Soap provides a clean solution for Olympic pool
By Burkard Polster and Marty Ross
The Age, 25 August 2008
Many consider the swimmers Michael Phelps and Stephanie Rice to be the stars of the Beijing Olympics, but we disagree. For us, the star is the swimming stadium itself, the stunning Water Cube. Just like the Olympic stadium in Munich was the star of the Olympic Games in Munich in 1972. Why? Both stadiums are ingeniously modeled on soap bubbles.
Soap bubbles and soap films fascinate mathematicians because they represent Nature’s solutions to many optimizing problems. For example, a spherical soap bubble solves the problem of enclosing a given volume of air with a surface of smallest possible area. And in general, however soap films or soap bubbles form, their surface tension pulls them into shapes of smallest possible area. By stealing the mathematical soul of soap bubbles and then using it for their own cunning ends, mathematicians have solved problems as diverse as the optimal design of airplane wings and of mining layouts.
To construct the futuristic roofs of the Olympic stadiums in Munich, the architects created pole-and-string models of the roof skeleton and then dipped them in soap solution. They then replicated the resulting soap films, creating roofs of smallest area, and of extraordinary strength and beauty.
Beijing’s Water Cube is modeled on an ideal soap bubble foam. Imagine the Universe as a huge bathtub filled with bubble solution. God jumps in, splashing all the water out, and leaving a Universe filled only with soap bubble foam.
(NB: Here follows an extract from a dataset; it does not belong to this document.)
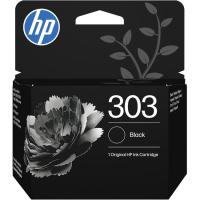 Cartucho de tinta negro 303 HP Cartucho de tinta negro 303 HP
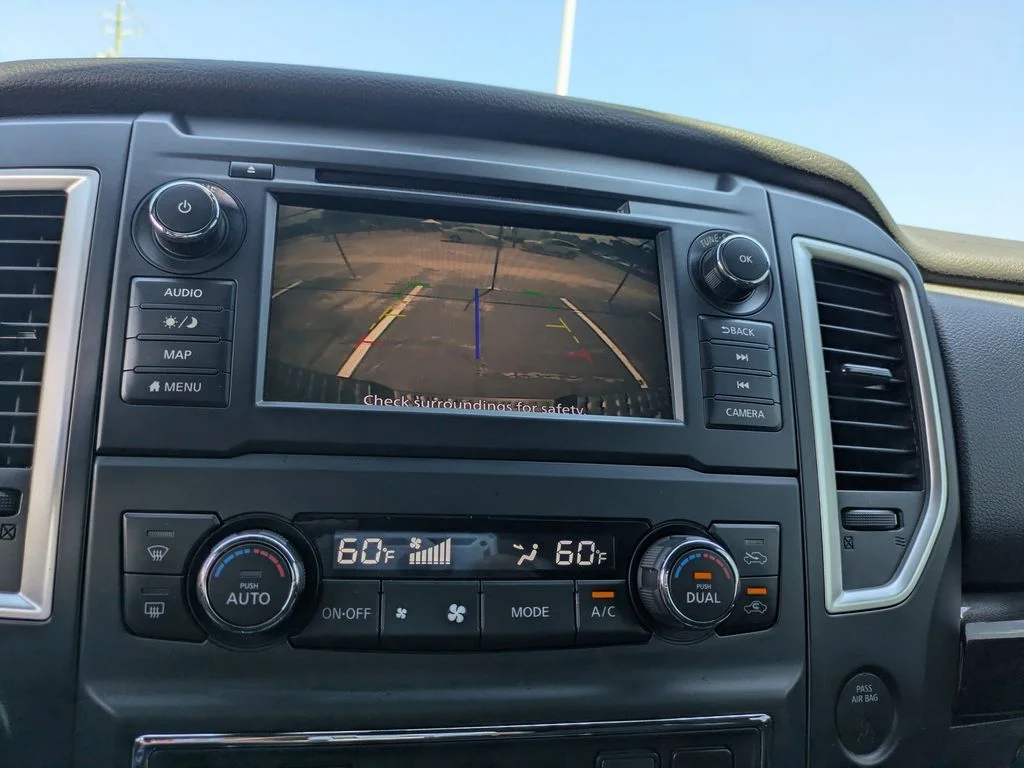 Used 2019 Gun Metallic Nissan SV image 22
Being a Heavenly foam, it divides the Universe into cells of equal volume and smallest surface area.
Nobody knows what this Heavenly foam looks like. Lord Kelvin pondered this in 1887, and suggested a honeycomb structure, a 3D version of the familiar hexagonal division of the plane. Then in the 1990s the physicists Robert Phelan and Denis Weaire found a more efficient division. Unlike Lord Kelvin’s honeycomb, which uses one highly symmetric cell, the Weaire-Phelan division of space is made up of the two irregular shapes.
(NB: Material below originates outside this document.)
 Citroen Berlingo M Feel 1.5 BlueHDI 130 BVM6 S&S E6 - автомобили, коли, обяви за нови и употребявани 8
The façade of the Water Cube, designed by Syndey-based engineer Tristam Carfrae, is based upon Phelan and Weaire’s foam. Cutting the foam at an unusual angle results in the very organic looking panels of the Water Cube. And as for the roof of its Munich predecessor, the Water Cube inherits beauty and extraordinary strength from its bubbly origins.
We have decided to frame a picture of the Water cube. And what better way to do this than with a Water Square: a frame carved out of the beautiful honeycomb tiling, the undisputed (but unproved) favorite for the title of Heavenly division of the plane.